▸ **EXCERPT**
● ● ● ● ● ● ●

When driving across Indiana’s farm belt, you could be excused for thinking all the endless acres of corn and soybeans will end up on dinner tables, as tasty side dishes, sauces or flavorings.
It’s not even close. The top use for both crops is animal feed. But nearly half of Indiana’s corn is turned into ethanol as a fuel blend for cars, and nearly one-quarter of the soybean crop is turned into biodiesel for heavy-duty trucks.
“Indiana has been a top-producing state in the biofuels arena for over 15 years,” said Cary Aubrey, program manager for biofuels and transportation in the Indiana Office of Energy Development.
And it’s likely to only get bigger due to the surging demand for cleaner alternatives to petroleum-based fuel. Some experts are forecasting that U.S. production of biofuels could double this decade, a move nearly certain to lift the Hoosier state’s biofuels sector even higher.
Indiana is the fifth-largest producer of ethanol in the United States, and the sixth-largest producer of biodiesel, representing more than 20,000 Hoosier farmers.
The push is coming, in part, from the federal government, which aims to reduce carbon emissions that contribute to climate change. The U.S. Environmental Protection Agency in December proposed increasing the amount of ethanol and other biofuels that must be blended into the nation’s fuel supplies over the next three years.
“Indiana is in the midst of a transformational energy transition,” proclaims the state’s Office of Energy Development on its website. For emphasis, it adds that “Hoosiers are on the ground floor of this transition.”
Some Indiana companies are looking high and low for ways to get a bigger piece of the action.
Last October, Missouri-based Bunge North America Inc. announced it would invest $445 million to expand its 28-year-old soybean-crushing plant in Shelby County, adding new machinery and equipment. It said the investment would result in 70 additional jobs by the end of 2025, raising employment at the plant to 177.
Bunge’s parent, Bunge Ltd., is one of the world’s largest processors of oilseeds, with more than 23,000 employees across 300 facilities in more than 40 countries.
Bunge’s expansion was the largest economic-development project in Shelby County since another biofuels producer, South Dakota-based Poet LLC, built a $160 million facility in Shelbyville that opened in May 2020.

● ● ● ● ● ● ●

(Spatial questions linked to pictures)
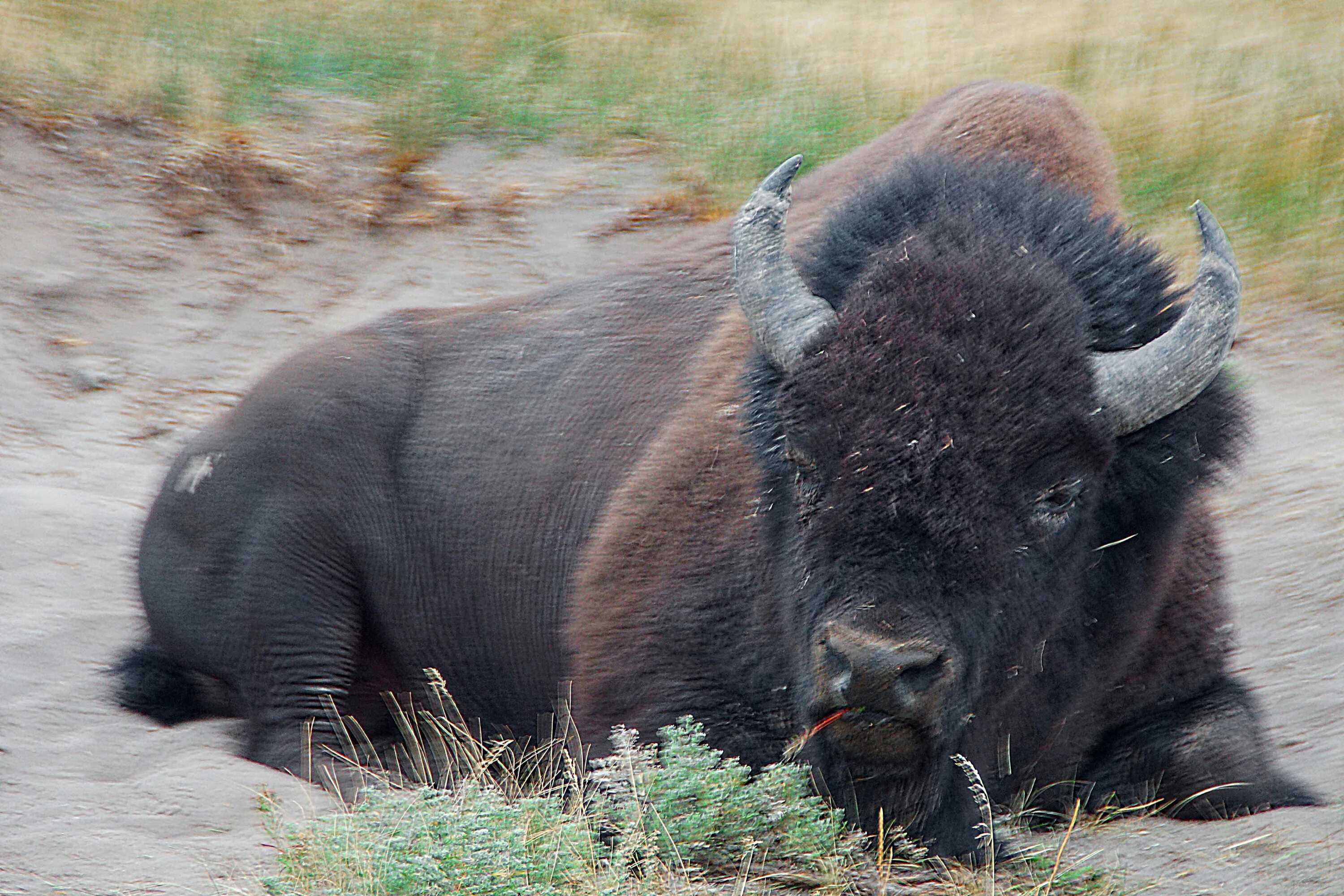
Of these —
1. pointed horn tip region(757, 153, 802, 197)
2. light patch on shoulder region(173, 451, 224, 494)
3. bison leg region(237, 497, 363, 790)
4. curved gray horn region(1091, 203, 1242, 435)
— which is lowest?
bison leg region(237, 497, 363, 790)

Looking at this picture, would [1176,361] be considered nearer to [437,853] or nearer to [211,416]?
[437,853]

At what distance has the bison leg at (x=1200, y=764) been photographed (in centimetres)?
371

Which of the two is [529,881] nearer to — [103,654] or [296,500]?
[296,500]

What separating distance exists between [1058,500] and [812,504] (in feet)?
1.89

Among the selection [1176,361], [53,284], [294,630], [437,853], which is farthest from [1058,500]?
[53,284]

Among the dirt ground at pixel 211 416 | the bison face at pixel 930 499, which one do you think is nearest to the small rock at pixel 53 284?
the dirt ground at pixel 211 416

● ● ● ● ● ● ●

▸ **EXERCISE SET**
1. Duplicate the Indiana biofuels article word for word, everything from "When driving across" down to "of Energy Development.".
2. How many additional jobs did Bunge say its Shelby County investment would create by the end of 2025, according to the Indiana biofuels article?

▸ **OUTPUTS**
1.
When driving across Indiana’s farm belt, you could be excused for thinking all the endless acres of corn and soybeans will end up on dinner tables, as tasty side dishes, sauces or flavorings.
It’s not even close. The top use for both crops is animal feed. But nearly half of Indiana’s corn is turned into ethanol as a fuel blend for cars, and nearly one-quarter of the soybean crop is turned into biodiesel for heavy-duty trucks.
“Indiana has been a top-producing state in the biofuels arena for over 15 years,” said Cary Aubrey, program manager for biofuels and transportation in the Indiana Office of Energy Development.

2. 70 additional jobs, raising employment at the plant to 177.